West Bank trade. Energy deals aside, Israel has not provided Jordanians with anything concrete to demonstrate the “economic dividends” of peace, particularly given its restrictions on the kingdom’s access to the West Bank market. From 2013 to 2017, Jordanian exports to that territory constituted less than 3 percent of the Palestinian Authority’s total imports, with Israel sending twenty times the value of goods there. Amman has repeatedly asked the Israelis to renegotiate aspects of the 1994 Paris Protocol governing their economic relations with the PA, mainly to allow for expanded Jordanian export of agricultural products, light manufactured items such as home appliances, construction materials, and textiles. So far, though, the Israeli government has prioritized domestic business interests over strategic relations with Amman, even though just a small increase for Jordan would have a disproportionate impact on its economy. This is a natural arena for Washington to play a mediating role, though the absence of official U.S. contacts with the PA hinders the Trump administration’s ability to serve as an effective conduit.
Red-Dead impasse. Israel has an excellent track record of providing Jordan with water per its treaty commitments, yet one of the most high-profile projects still stuck on the drawing board is the massive desalination and reclamation initiative known as the Red Sea-Dead Sea Conveyance Project.

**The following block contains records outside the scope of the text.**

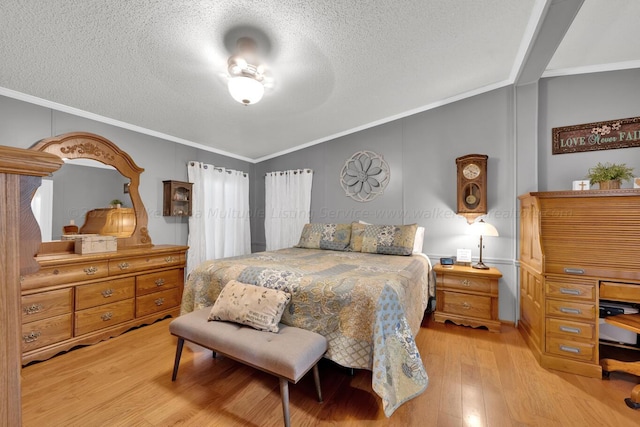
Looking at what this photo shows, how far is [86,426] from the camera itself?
1.51m

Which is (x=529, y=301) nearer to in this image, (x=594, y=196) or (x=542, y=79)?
(x=594, y=196)

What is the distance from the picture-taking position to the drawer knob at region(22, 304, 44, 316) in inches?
80.3

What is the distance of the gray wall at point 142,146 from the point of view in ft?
7.69

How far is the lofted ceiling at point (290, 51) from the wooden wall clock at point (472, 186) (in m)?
0.86

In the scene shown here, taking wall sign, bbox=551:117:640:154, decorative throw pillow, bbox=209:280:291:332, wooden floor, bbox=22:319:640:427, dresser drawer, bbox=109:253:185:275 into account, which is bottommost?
wooden floor, bbox=22:319:640:427

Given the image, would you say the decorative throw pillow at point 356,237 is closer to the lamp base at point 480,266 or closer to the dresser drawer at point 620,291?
the lamp base at point 480,266

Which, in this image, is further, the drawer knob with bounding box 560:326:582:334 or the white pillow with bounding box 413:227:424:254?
the white pillow with bounding box 413:227:424:254

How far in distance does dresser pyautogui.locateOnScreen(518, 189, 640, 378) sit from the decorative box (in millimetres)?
3996

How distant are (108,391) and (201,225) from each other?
240 centimetres

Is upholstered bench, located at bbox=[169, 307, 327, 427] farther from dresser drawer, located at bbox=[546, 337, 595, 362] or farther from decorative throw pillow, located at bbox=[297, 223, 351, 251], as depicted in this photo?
dresser drawer, located at bbox=[546, 337, 595, 362]

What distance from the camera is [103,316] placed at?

The plan envisions construction of a desalination plant across from Aqaba to provide Jordan with much-needed fresh water, some of which would be sold to Israel and the PA. The remaining brine would be piped to the Dead Sea to offset the worrisome decline in its water level. While successive Israeli governments have committed to the project, including a recent promise to contribute $40 million annually for twenty-five years, Prime Minister Netanyahu has never officially signed off, reportedly due to concerns expressed by economists and hydrologists that the effort would be a technical failure. For Jordan, the plan has become a symbol of national pride and Israeli insincerity. Meanwhile, the U.S. Congress has appropriated $100 million to support the project and would likely continue helping Jordan with water needs under the right circumstances.
The Israel-Jordan treaty is the “quiet” agreement—it lacks both the barrier-breaking quality of the Egypt-Israel treaty and the bitter disappointment of the Oslo Accords. Still, it is a cornerstone of peace and stability in the Middle East and one of the foundations of the U.S.-led regional security architecture. Investing in its long-term success may not be a headline-grabbing policy, but it is essential to prevent further erosion that could make the peace vulnerable to unforeseen shocks.
In this regard, Washington should consider ways in which it can work with the parties to strengthen the political and economic components of peace. At the very least, it should avoid initiatives that would exacerbate Israel-Jordan tensions, which President Trump’s still-secret peace proposals would almost certainly trigger if reports about their substance are accurate.
Ghaith al-Omari and Ben Fishman are senior fellows at The Washington Institute.